Life has not been without its dangers for them though. Dharmalatha recalls how one morning as usual the men went down to the Walawe to wash their clothes and bathe. She suddenly noticed water from the Walawe flowing up to the Budu Medura. The first wave came at around 9.20, then the sea literally ‘withdrew’ about 60’ about 15 minutes later, before unleashing its fury a little later. It was December 26, 2004, the day the tsunami struck.

All this while, the unseeing men were in the waters of the Walawe attending to their ablutions. “Diye indalath beruna,” says Dharmalatha thankfully, explaining that though they were in the water, they escaped injury or death. For, the tsunami wave went up the river, not coming their way to harm them. The geophysical consequences, however, are there for all to see – a moya kata (estuary) has developed where there was only a mound of sand before.

As life goes on at the Sarana Home, with tearful goodbyes when one amongst them departs this world, there are many challenges they are forced to grapple with these days. “Sevaka prashnaya or finding employees to manage it,” is most acute, with a plea going out for a few women to work in the kitchen as well as a driver for the vehicle, to step in during an emergency such as an illness in the night.

While the blind elders murmur that “our Latha is a Bodhisatva who tends to each and everyone with commitment”, one talks of the battle she waged to save a fully burnt blind victim brought here, cleaning the burns every day and another refers to how a “sister” of theirs who had got septicaemia after a tiny “seerimak” which was not noticeable died in hospital, it was Latha who went all alone to claim her body for the funeral.

Their urgent needs

Blessings, Dharmalatha, showers on all those generous donors who bring not only alms in the form of food to the Sarana Home but also soap, toothpaste, towels, bed-sheets, pillow cases and much more.

In 1991, it was the recipient of only 12 danes (alms-givings) per year but now all 365 days of the year are booked and people are begging of those who are listed to hand over their days to them.

Every single item brought by the donors is used for the elderly, says Dharmalatha.

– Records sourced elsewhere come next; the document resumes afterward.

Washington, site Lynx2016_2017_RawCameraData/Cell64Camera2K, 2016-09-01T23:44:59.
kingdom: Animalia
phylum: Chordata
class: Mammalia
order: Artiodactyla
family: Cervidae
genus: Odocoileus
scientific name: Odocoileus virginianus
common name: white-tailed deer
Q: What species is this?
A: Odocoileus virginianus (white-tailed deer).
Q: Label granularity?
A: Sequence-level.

However, the home is in need of mattresses for the beds and tiny cupboards (3½’X2’) to store the stuff of each person and this is the plea which goes out from Dharmalatha.

The Sarana Home may be contacted on Phone: 047-2223625. Its postal address is: Godawaya, Dehigahalanda, Ambalantota.

 

The first centenarian-member

Toothless the smile is, but the face is serene. Agnes Nandawathi is not just the 1st to have been enrolled at the Sarana Home but she is also more than 100 years old.

She is quick at smiling repartee – “den nam ekasiya gananak, seeya panala evarie.”

Born in Kollupitiya, more than a century ago, Agnes had been enrolled at the Ratmalana School for the Blind as a tiny two-year-old. Both skilled and intelligent, in her prime she had been adept at “nool dala thaniyenma sariyak viyanne” (thread the loom and weave a saree single-handedly).

The early days of the Sarana Home, she recalls with alacrity. It was October 15, 1986, World White Cane Day that she came here, registered as the first member.

In those early days, she would wake up at midnight to open the karamaya (tap) of the tank and patiently bide her time until it filled up to close the tap and go back to bed, for they would get water only for a few hours each night. She was not scared of the dark for her whole life has been spent in darkness.

There are no regrets, for Agnes is thankful that she has led a productive life and now in the twilight years she is content.